This is something I have wanted to write for a long time. I did think about doing it as a book, but in the end I have decided to make it a serial on this Blog. Of course, it is all based on the best sources (More, Shakespeare, Weir) apart from the bits I make up. Well, if Sir Thomas, a saint, could make things up about Richard, so can I. And you get all this free...
Fotheringhay Castle October 1452.
The Duchess of York - aka the Rose of Raby - was not feeling very rose like. Unsurprising, as she had been pregnant for two whole years. I mean, you know how big some women get after nine months, so after two years she was big. With a capital B. And awkward, and uncomfortable, and all the rest of it. She was also bored with receiving the physicians and midwives who had travelled from all over Christendom to inspect her. Because you see, the word had got around. No one had ever known a woman be pregnant for two years before. Some thought it impossible. But here she was.
It was all the more amazing in that Thomas of York - who had sadly died - had been born in either 1450 or 1451. No one could quite remember when, not even the Duchess. But somehow this other baby had remained in her womb and continued to grow. Eventually a particularly learned physician - a Saracen with a beard and a crescent on his robes - suggested that maybe this new child was a sort of twin who had somehow been retained. However, he admitted he had not seen anything like it, not even in Damascus.
The Duchess was beyond caring. Anyway, to cut a long story short, the labour eventually began. And it went on a long, long time. It was lucky that the Saracen doctor was handy, as they ended up having to cut poor Duchess Cecily open, and usually when they did this in those days the mother was already dead. And if not she soon would be.
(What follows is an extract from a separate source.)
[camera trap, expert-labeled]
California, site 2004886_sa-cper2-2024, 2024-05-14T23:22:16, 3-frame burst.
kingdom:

But so skilled was the doctor that not only did Cecily live, she survived until she was quite old. What's more, her husband was even able to persuade her to have another child, a daughter called Ursula, who only stayed in the womb for the usual nine months. What marvellous chaps these Saracen physicians were!
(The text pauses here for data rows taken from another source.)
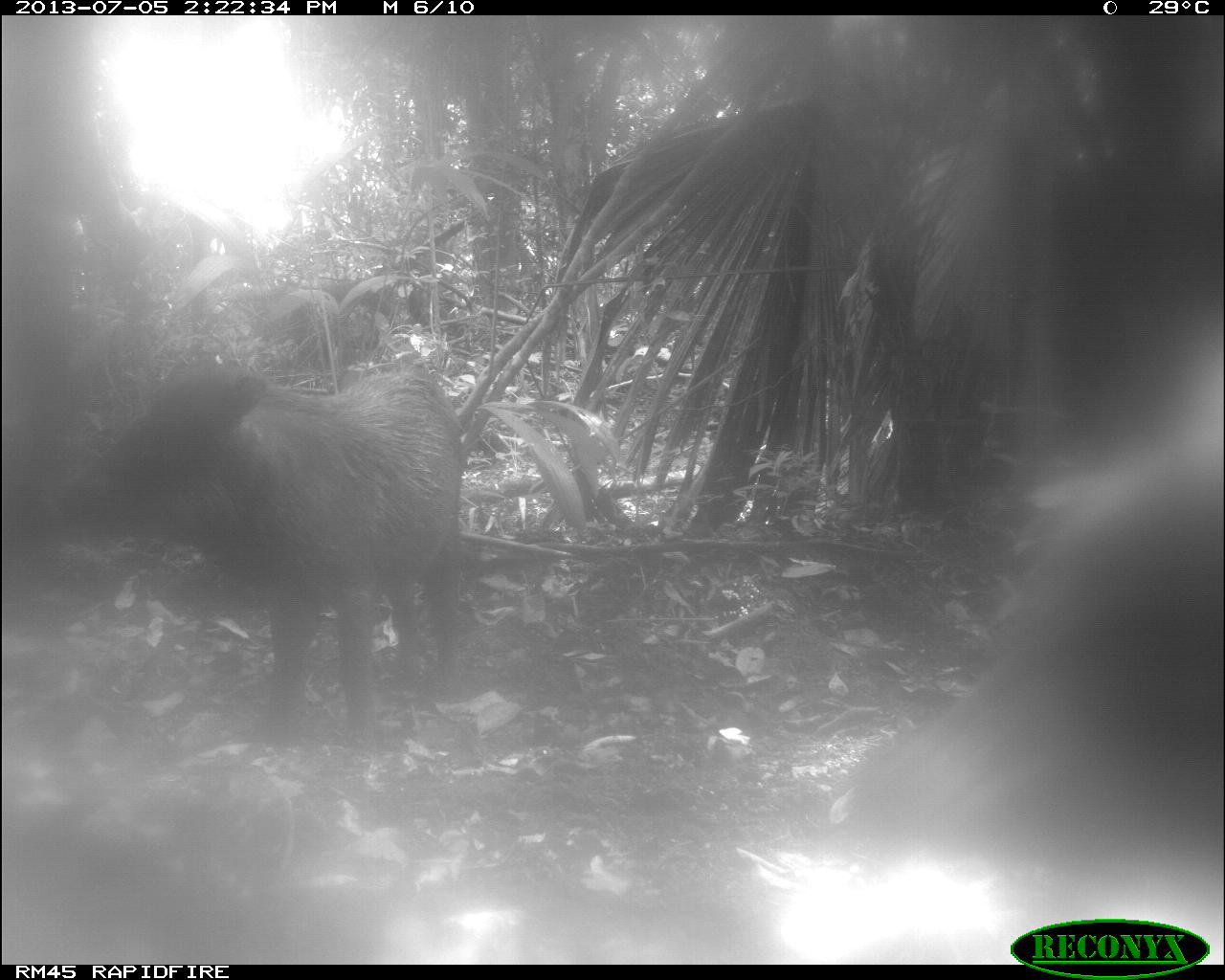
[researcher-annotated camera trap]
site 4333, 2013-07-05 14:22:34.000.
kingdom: Animalia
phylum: Chordata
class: Mammalia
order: Artiodactyla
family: Tayassuidae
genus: Tayassu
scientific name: Tayassu pecari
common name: white-lipped peccary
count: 3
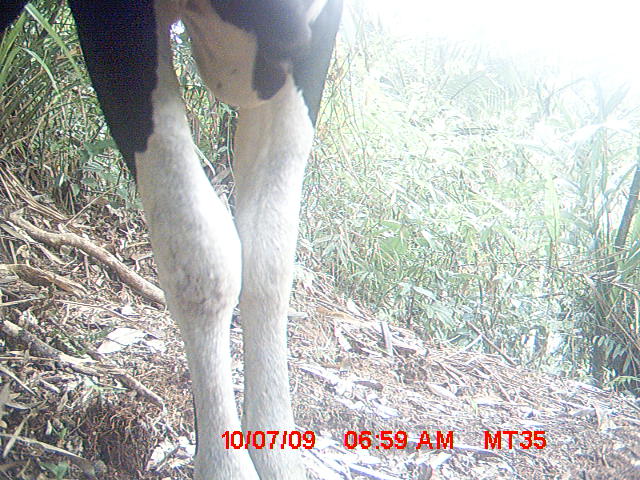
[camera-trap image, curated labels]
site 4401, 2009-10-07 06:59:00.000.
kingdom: Animalia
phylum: Chordata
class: Mammalia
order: Artiodactyla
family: Bovidae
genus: Bos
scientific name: Bos taurus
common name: domestic cattle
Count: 1.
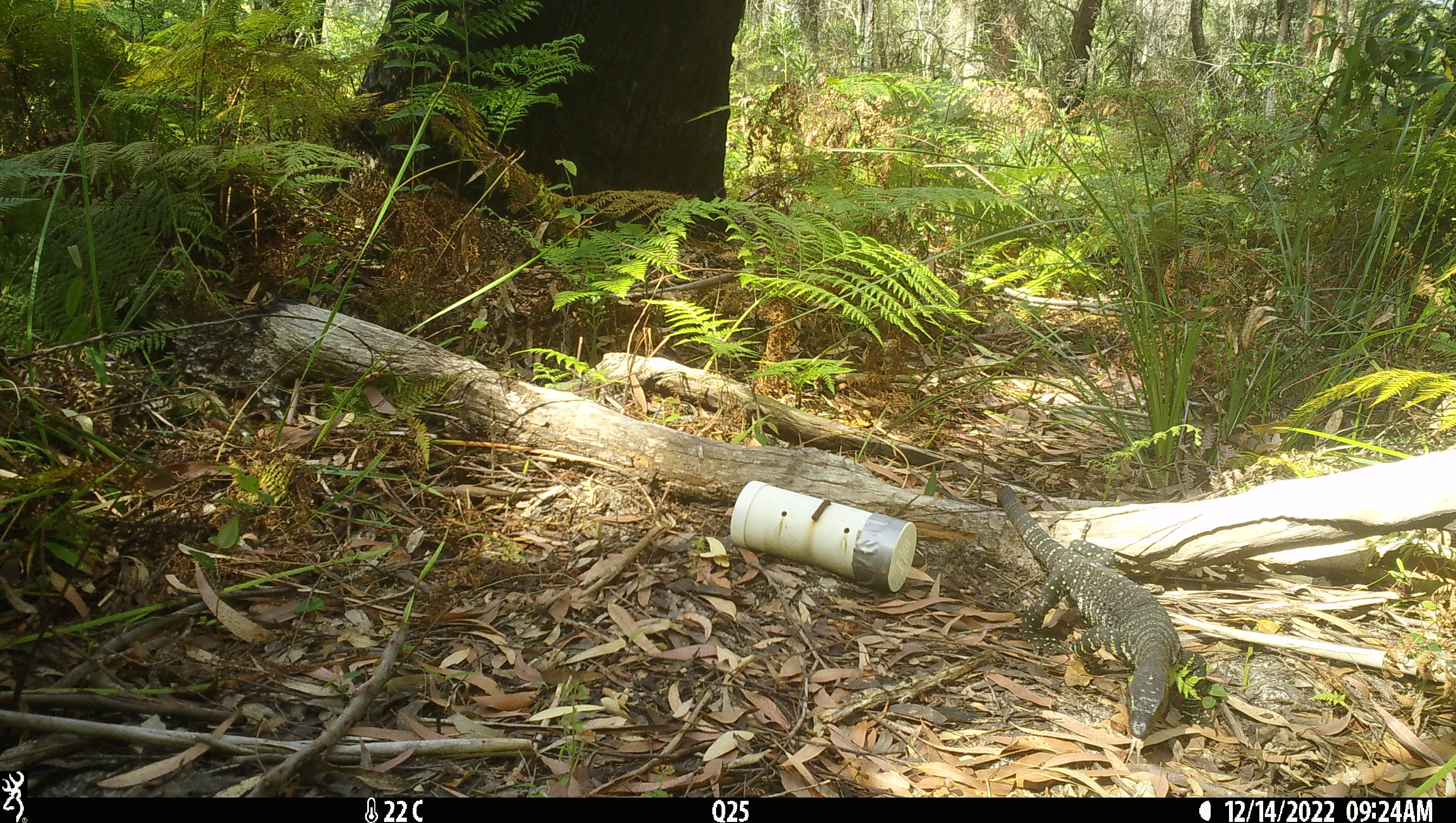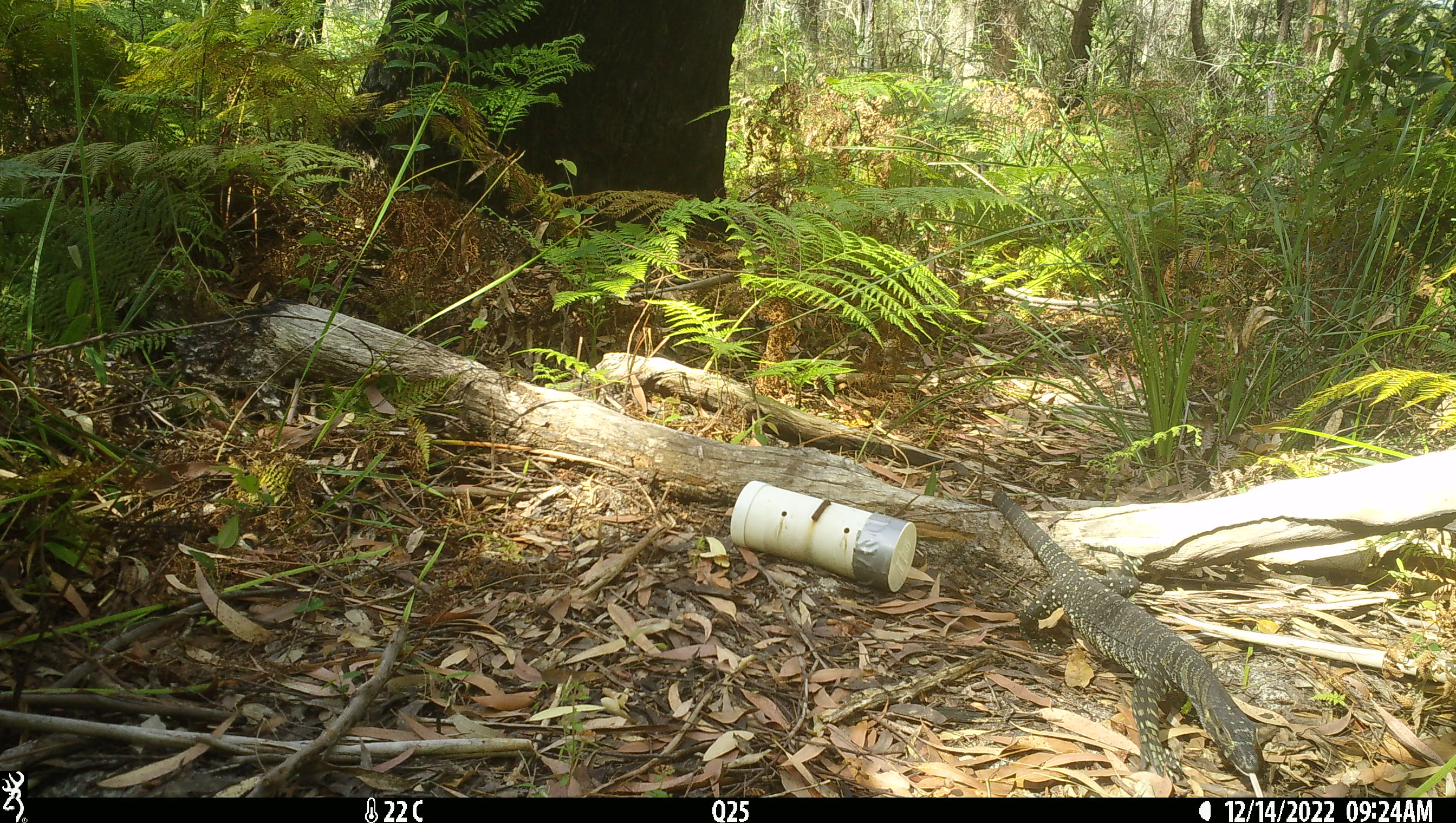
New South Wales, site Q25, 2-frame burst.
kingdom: Animalia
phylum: Chordata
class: Reptilia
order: Squamata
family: Varanidae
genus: Varanus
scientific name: Varanus varius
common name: lace monitor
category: goanna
Anyway, to return to the baby of 2nd October 1452 - he had a full set of hair and a full set of teeth. And the women crowded round the bed, who were all capable of foreseeing the future, said that he was going to bite the world. And when the Countess of Warwick - who was there in her role as amateur midwife - opened the baby's fist, she found that he was clutching a little silver dagger, which he'd be using to stab his mother for the past two years. No wonder she'd had such an uncomfortable pregnancy!
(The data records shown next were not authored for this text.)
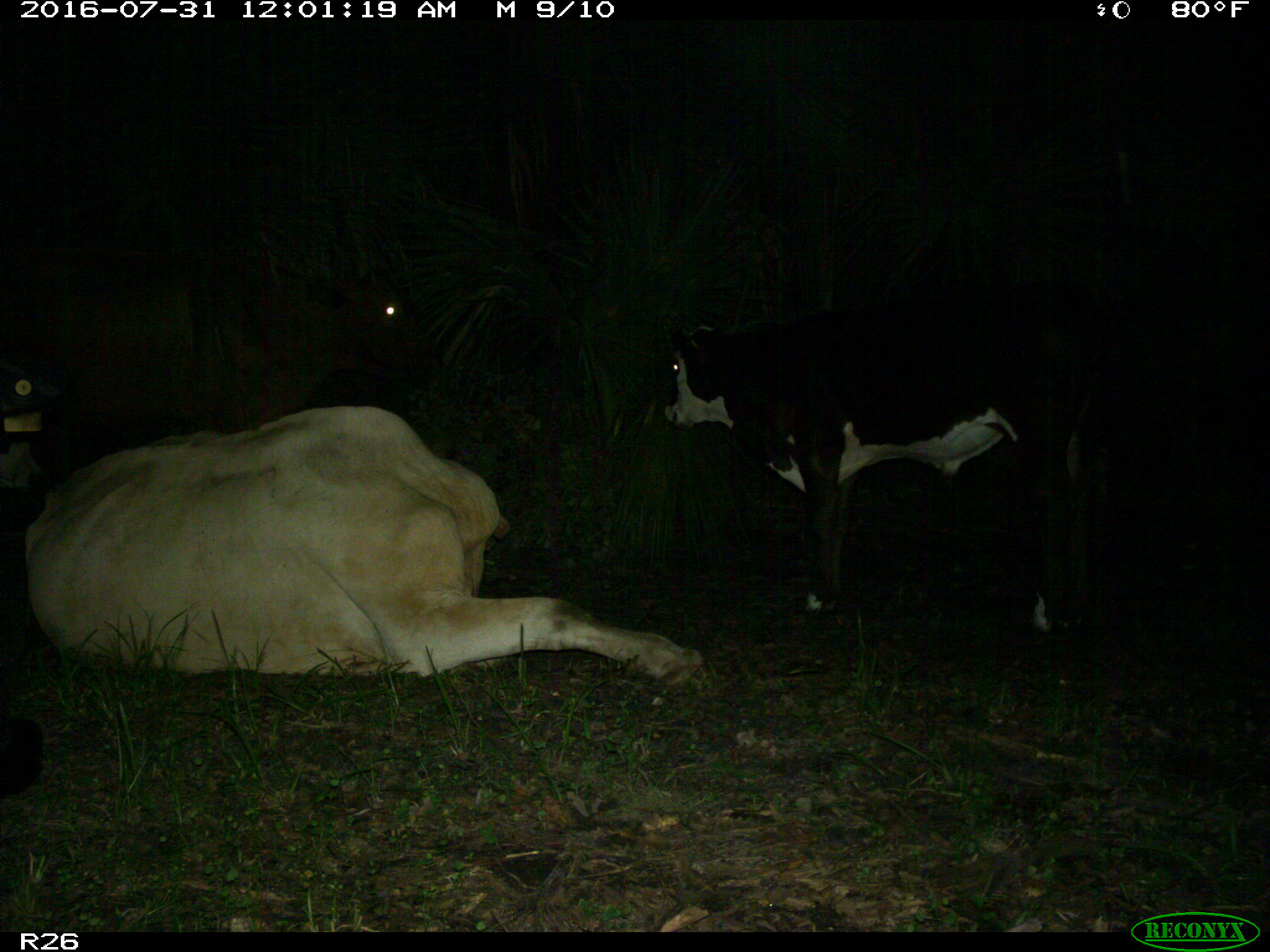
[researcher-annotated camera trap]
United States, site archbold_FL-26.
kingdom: Animalia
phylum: Chordata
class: Mammalia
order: Artiodactyla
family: Bovidae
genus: Bos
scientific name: Bos taurus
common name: domestic cow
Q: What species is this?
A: Bos taurus (domestic cow).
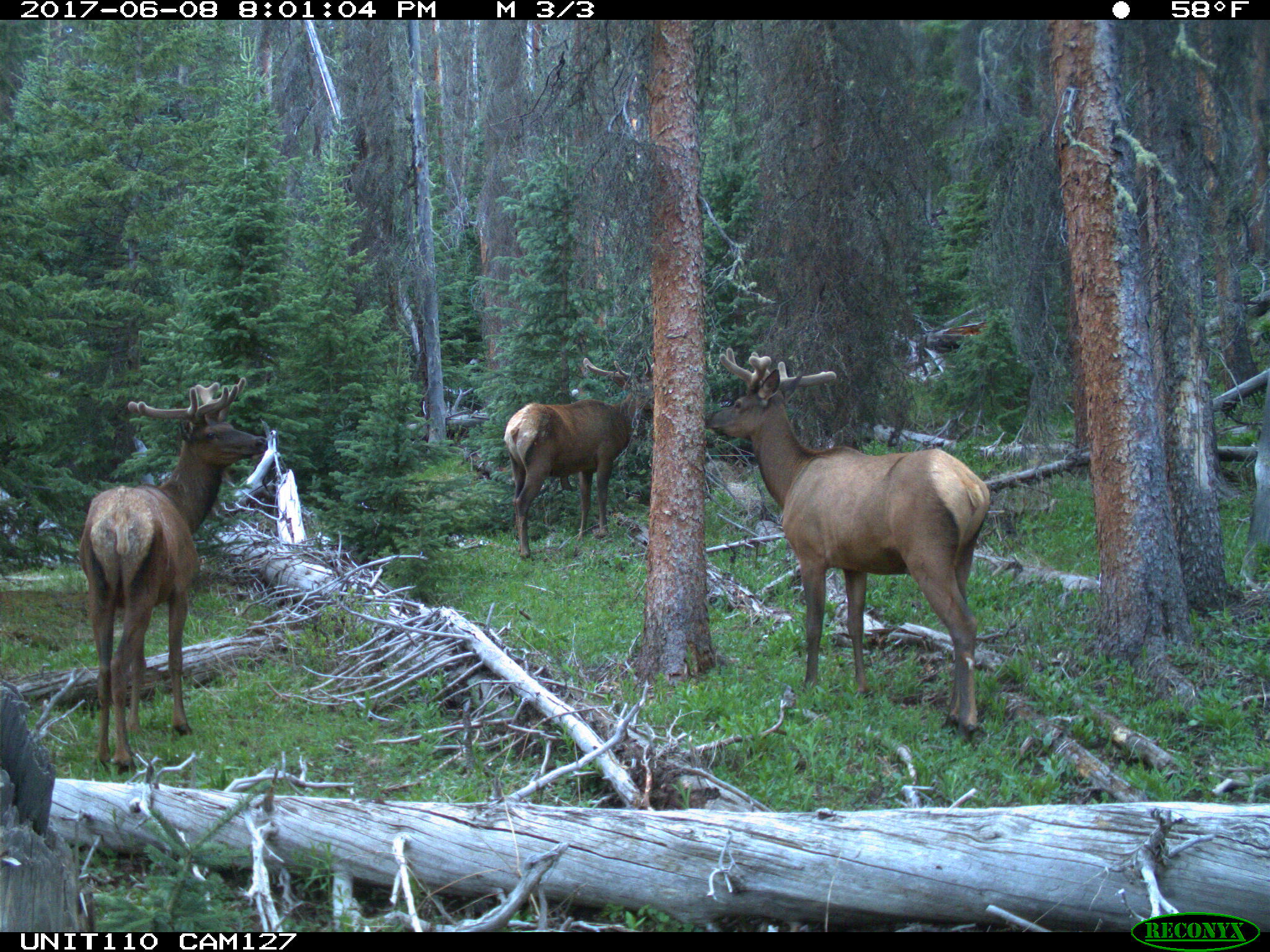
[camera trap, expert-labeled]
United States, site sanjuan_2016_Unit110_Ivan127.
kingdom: Animalia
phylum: Chordata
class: Mammalia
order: Artiodactyla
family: Cervidae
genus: Cervus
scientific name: Cervus elaphus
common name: red deer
So they took him along to the big church next to the castle, and baptised him with the name of Richard. This was his father's name, and they chose it because he looked just like the Duke of York, which none of the other children did, as they took after their mother's side, the big blond Nevilles. Because of course no Plantagenet had ever been big, or blond, in all the years since 1154. York was a bit shorter than most Nevilles and had darkish hair.
Naturally, he peed in the font. The baby that is, not the Duke of York. Luckily the Duke was the patron of the church, so none of the priests made a big fuss. Instead they went off to the castle in procession and had a big feast, with boars' heads and stuff. And people threw bones over their shoulders and spat on the floor.
The Duchess had hers on a tray, as she was still a bit sore.